_WHAT IS REQUIRED_.
Summarize the accounting text below in two sentences.

[[ EXTRACT, beginning ]]

Exploration and evaluation assets 

The application of the Company's accounting policy for exploration and
evaluation assets requires the Company to make certain judgments as to future
events and circumstances as to whether economic quantities of reserves will be
found so as to assess if technical feasibility and commercial viability has been
achieved.


Deferred taxes 

Judgments are made by the Company to determine the likelihood of whether
deferred income tax assets at the end of the reporting period will be realized
from future taxable earnings.


Significant estimates

The following are key estimates and assumptions made by the Company affecting
the measurement of balances and transactions in the consolidated financial
statements.


Recoverability of asset carrying values 

The recoverability of development and production asset carrying values is
assessed at a CGU level. The key estimates used in the determination of cash
flows from oil and natural gas reserves include the following:




i.  Reserves - Assumptions that are valid at the time of reserve estimation
    may change significantly when new information becomes available. Changes
    in forward price estimates, production costs, or recovery rates may
    change the economic status of reserves and may ultimately result in
    reserves being restated.

[[ EXTRACT, end ]]
[[ ENTRIES PROVIDED, beginning ]]

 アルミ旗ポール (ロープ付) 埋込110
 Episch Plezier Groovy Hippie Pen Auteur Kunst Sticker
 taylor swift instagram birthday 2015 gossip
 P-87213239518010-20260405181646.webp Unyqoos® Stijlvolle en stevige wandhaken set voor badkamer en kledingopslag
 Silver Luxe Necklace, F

[[ ENTRIES PROVIDED, end ]]
[[ ENTRIES PROVIDED, beginning ]]

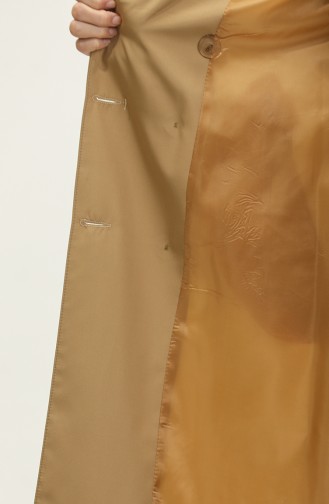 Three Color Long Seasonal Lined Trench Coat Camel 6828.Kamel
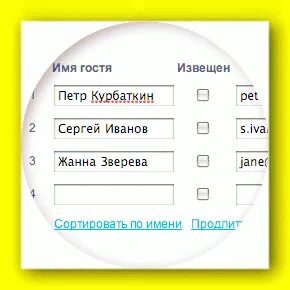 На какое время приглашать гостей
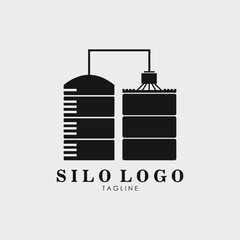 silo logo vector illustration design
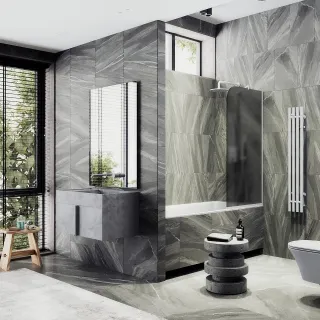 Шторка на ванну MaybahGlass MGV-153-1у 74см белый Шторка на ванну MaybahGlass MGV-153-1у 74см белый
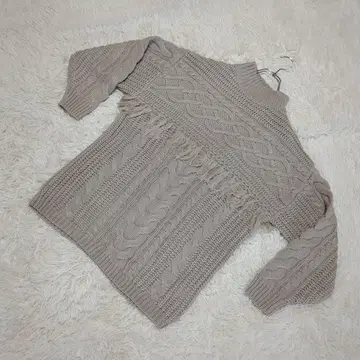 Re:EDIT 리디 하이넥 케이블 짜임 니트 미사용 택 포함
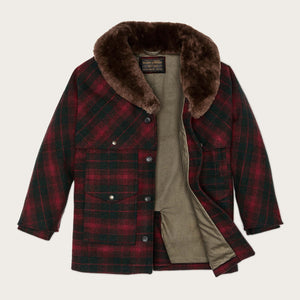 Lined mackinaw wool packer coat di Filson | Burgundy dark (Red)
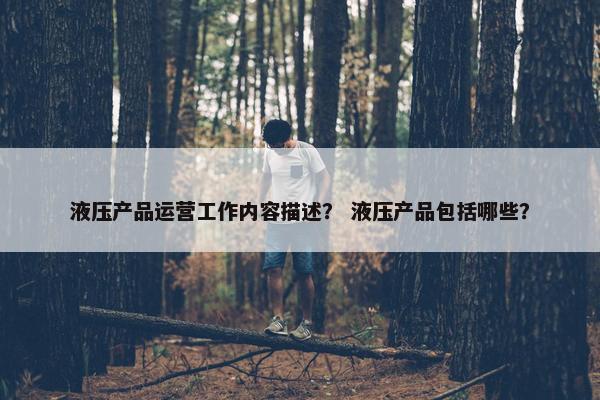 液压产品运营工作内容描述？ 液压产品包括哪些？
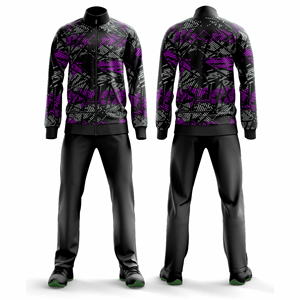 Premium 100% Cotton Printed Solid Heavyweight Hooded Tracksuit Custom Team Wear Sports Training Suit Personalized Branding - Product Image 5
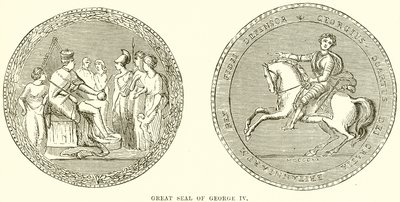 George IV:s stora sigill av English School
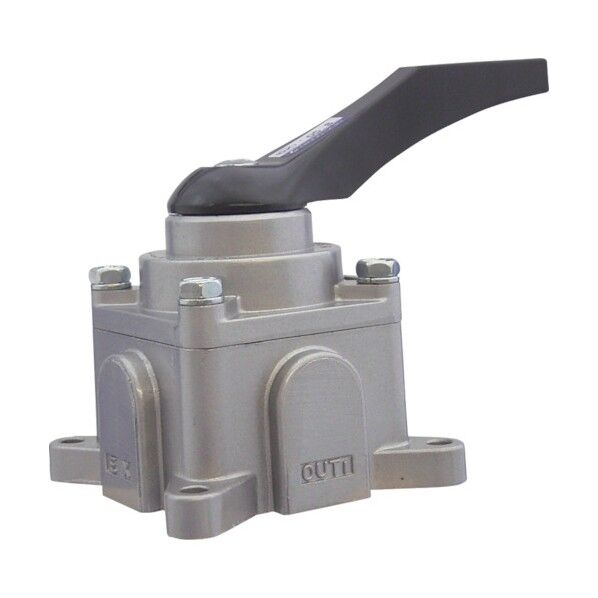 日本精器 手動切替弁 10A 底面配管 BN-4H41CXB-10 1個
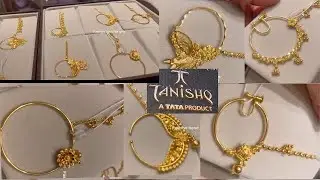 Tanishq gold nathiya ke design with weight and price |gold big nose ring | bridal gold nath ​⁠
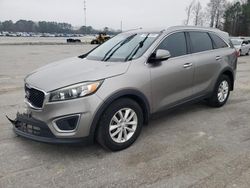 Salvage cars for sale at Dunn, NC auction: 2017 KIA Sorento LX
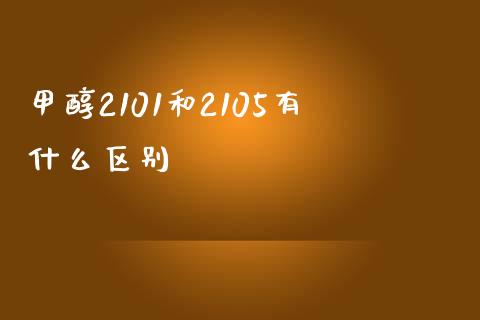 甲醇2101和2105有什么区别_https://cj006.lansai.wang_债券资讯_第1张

[[ ENTRIES PROVIDED, end ]]
[[ ENTRIES PROVIDED, beginning ]]

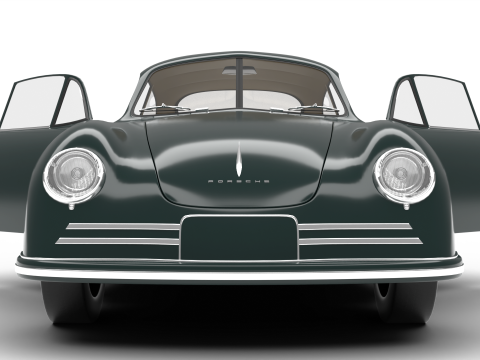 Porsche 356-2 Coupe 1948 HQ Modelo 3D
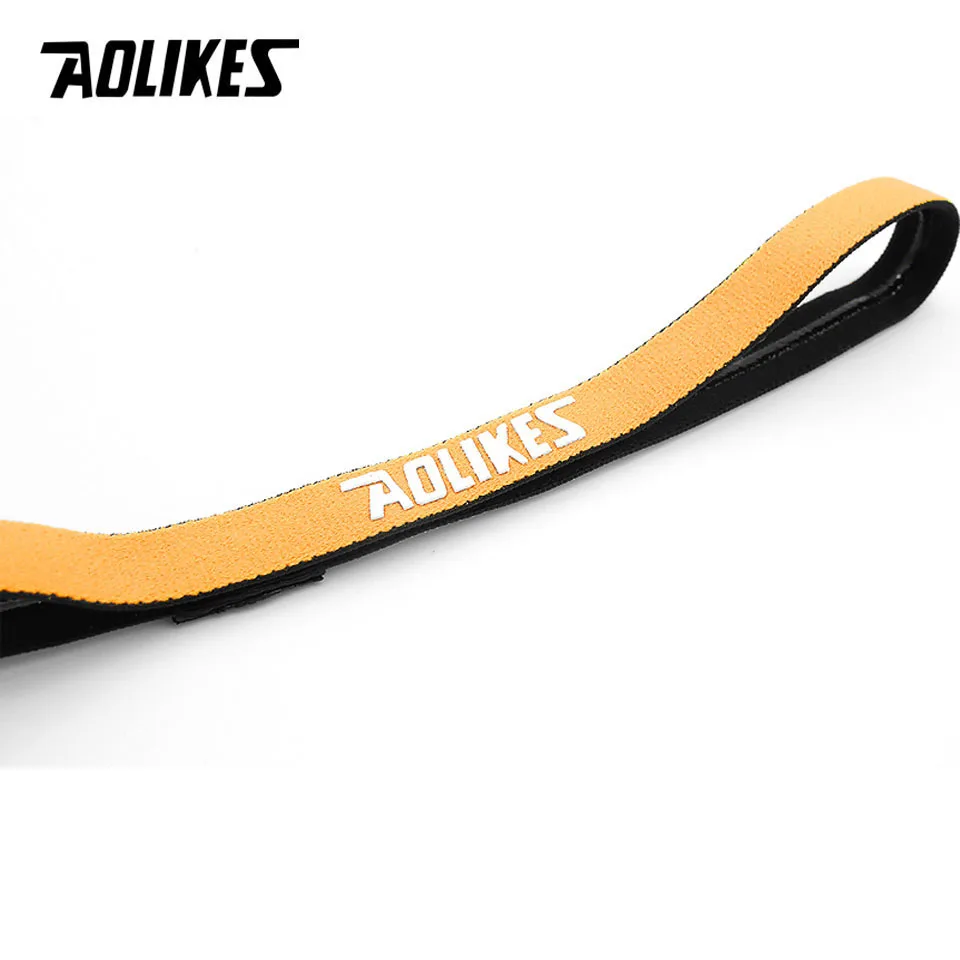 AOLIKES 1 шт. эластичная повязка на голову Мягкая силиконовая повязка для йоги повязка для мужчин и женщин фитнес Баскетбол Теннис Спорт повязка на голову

[[ ENTRIES PROVIDED, end ]]

_THE COMPLETED TASK_.
The Company makes judgments about whether economic quantities of reserves will be found in order to assess the technical feasibility and commercial viability of exploration and evaluation assets, and about whether deferred income tax assets will be realized from future taxable earnings. It also relies on key estimates when assessing the recoverability of development and production asset carrying values at a CGU level, including reserves assumptions that may change significantly with new information and may lead to reserves being restated when forward price estimates, production costs, or recovery rates change.